> Max, what would happen if you told some of the people that you see in DC
> every day that a factory or farm owner who consciously poisons his workers
> is a murderer?
First of all, "the people I see" in my efforts at persuasion are not DC wonks/bureaucrats/politicians, but union members, church groups, etc. As to your question re: factory/farm owners,
Nobody would blink. Though I would wonder what you mean by "consciously poison." For instance, if a boss puts strychnine in a union activist's coffee cup, that clearly fits the terminology. Alternatively, if a boss runs a factory with a positive fatality rate from industrial accidents, I would not automatically consider that a capital crime; it would depend on the details. It could be a crime of a lower order. In one's fervor to indict the system, such distinctions tend to become very blurred. If we are talking about what should constitute a capital crime, they ought to be important (and not dependent on the class of the offender).
> Or that the Mayor of NYC has run an oppressive and murderous regime?
On that they would automatically classify the speaker as marginal to serious political discourse. And I would agree. Odious as Ghouliani is, he's not a General Somoza. Such terminology tends to let the worst characters off the hook, as well as your mayor.
> They'd think you were nuts, right? But these things are true,
aren't they?>
No, as above.
> That's the nature of hegemonic discourse - if you call a cop or a factory
owner a killer you're perceived as wacky, out there,>
Depends on just what has been done. The 41-bullet cops are legitimate candidates for the designation. Then there are the people running the factory in North Carolina where workers were killed in a fire because most of the doors were kept locked. I'm no lawyer, but to me that is a case of criminal negligence, but not first degree murder.

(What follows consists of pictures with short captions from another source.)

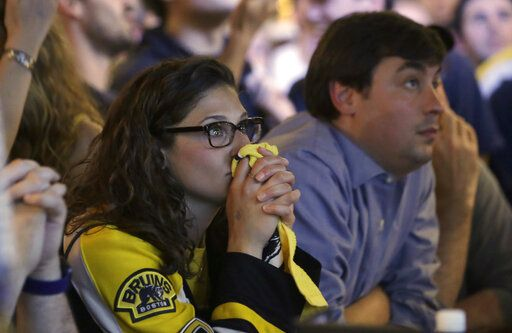 A Boston Bruins fan, left, clasps her hands together while watching television coverage of Game 7 of the NHL hockey Stanley Cup Final between the Bruins and the St. Louis Blues in a bar, Wednesday, June 12, 2019, in Boston.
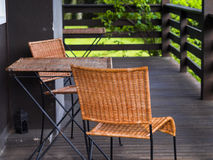 Cozy terrace. Table and wicker chairs to relax on the balcony or terrace of country house Stock Photography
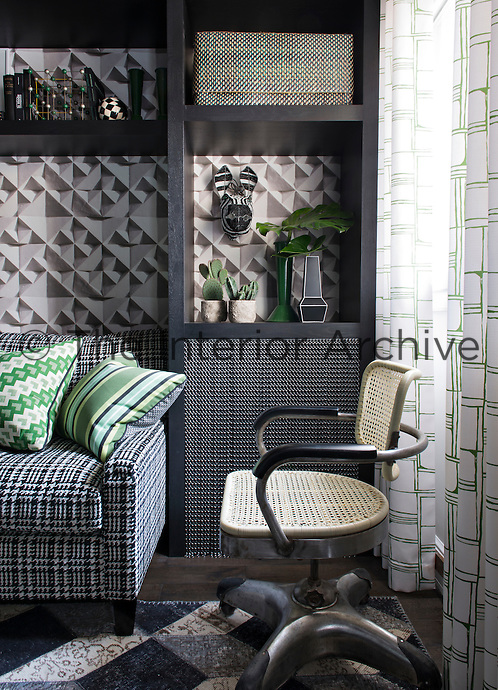 In the bedroom, a bold colour approach of black and shades of grey is offset with the single colour – viridian. Patterned cushions in shades of green are arranged on the comfortable sofa whist other items and cacti are displayed on a built-in shelving unit.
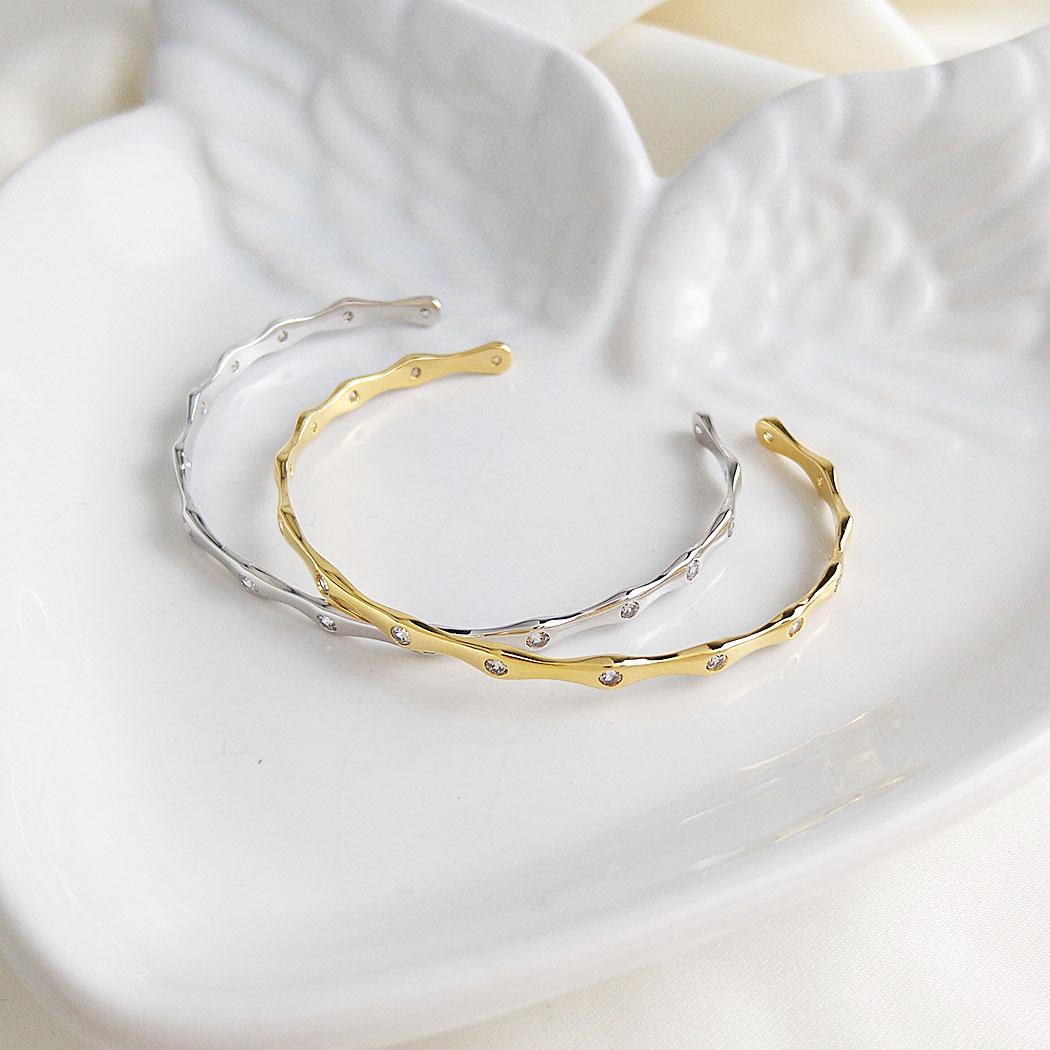 bracelete rígido zircônias curvas dourado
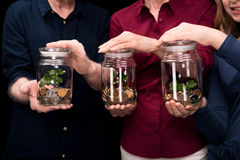 Family holding jars with money Royalty Free Stock Photo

I'm struck by the herculean arguments against capital punishment, on the one hand (some of which I share), and the tendency to homogenize a great variety of very different situations under the rubric of murder.
> not a serious person. But if one foams at the mouth about welfare moms or
crack babies or railroad shooters then you're just normal.>
Normalcy, like opposition, has its own internal contradictions.

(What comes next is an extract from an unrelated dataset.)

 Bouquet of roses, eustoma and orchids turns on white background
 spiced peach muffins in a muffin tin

> Isn't that definition of normalcy worth fighting in itself?
Yes, but normalcy is not without its positive or justifiable aspects, one of which is pitilessness for those who commit heinous crimes.
> Why do you consider it a waste of time to explain yourself?

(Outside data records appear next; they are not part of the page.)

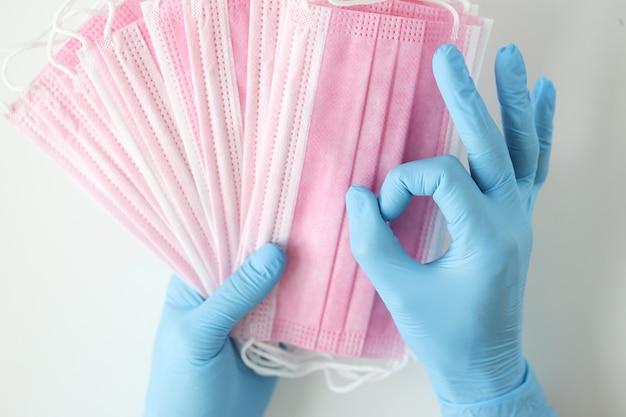 使い捨ての青い手袋をした医師は多くの医療用マスクを持っており、ジェスチャーは優れています。健康安全コンセプトのためのマスクの着用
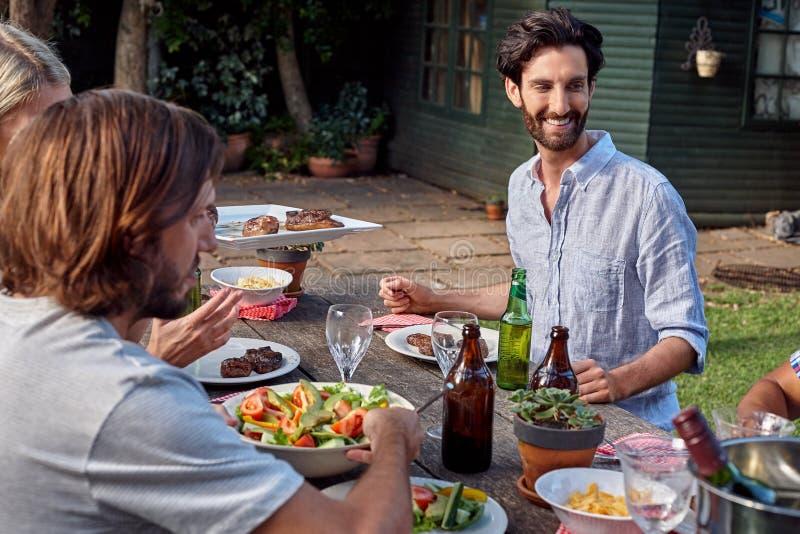 Vrienden die tuin van partij genieten stock afbeelding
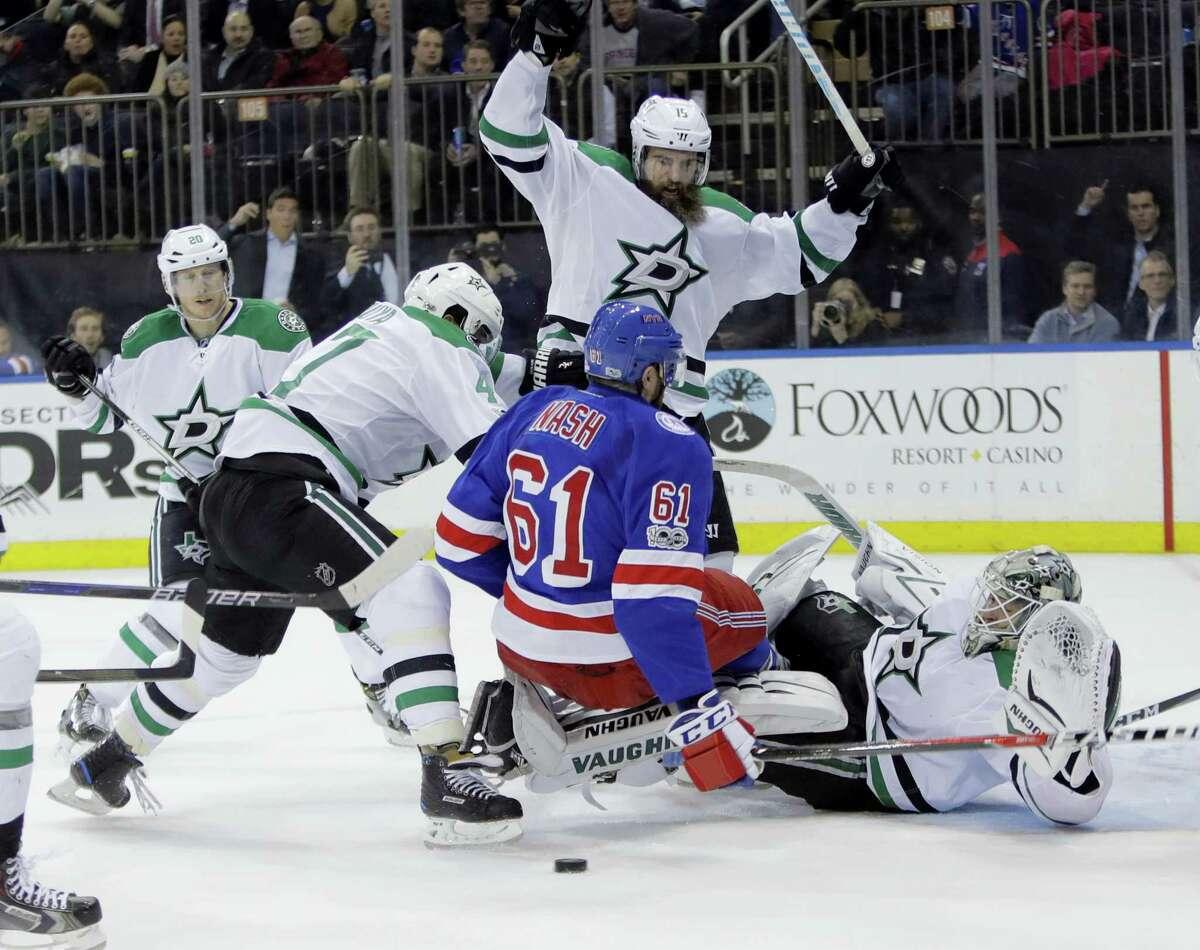 Dallas Stars' Patrik Nemeth (15) knocks down New York Rangers' Rick Nash (61) as goalie Antti Niemi (31) watches during the second period of the Stars' 7-6 win Tuesday night.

If I didn't have to, I'd have more capacity to concentrate on what I consider to be most important (which is not society's failure to executive enough or the right folks).
> Face it, your views on social security and a debt paydown are almost as
unusual in the eyes of the master discourse as are Yoshie's and mine on
factory owners and Rudy Giuliani.>
More so, I'm sorry to say. I can't even sell everybody at EPI.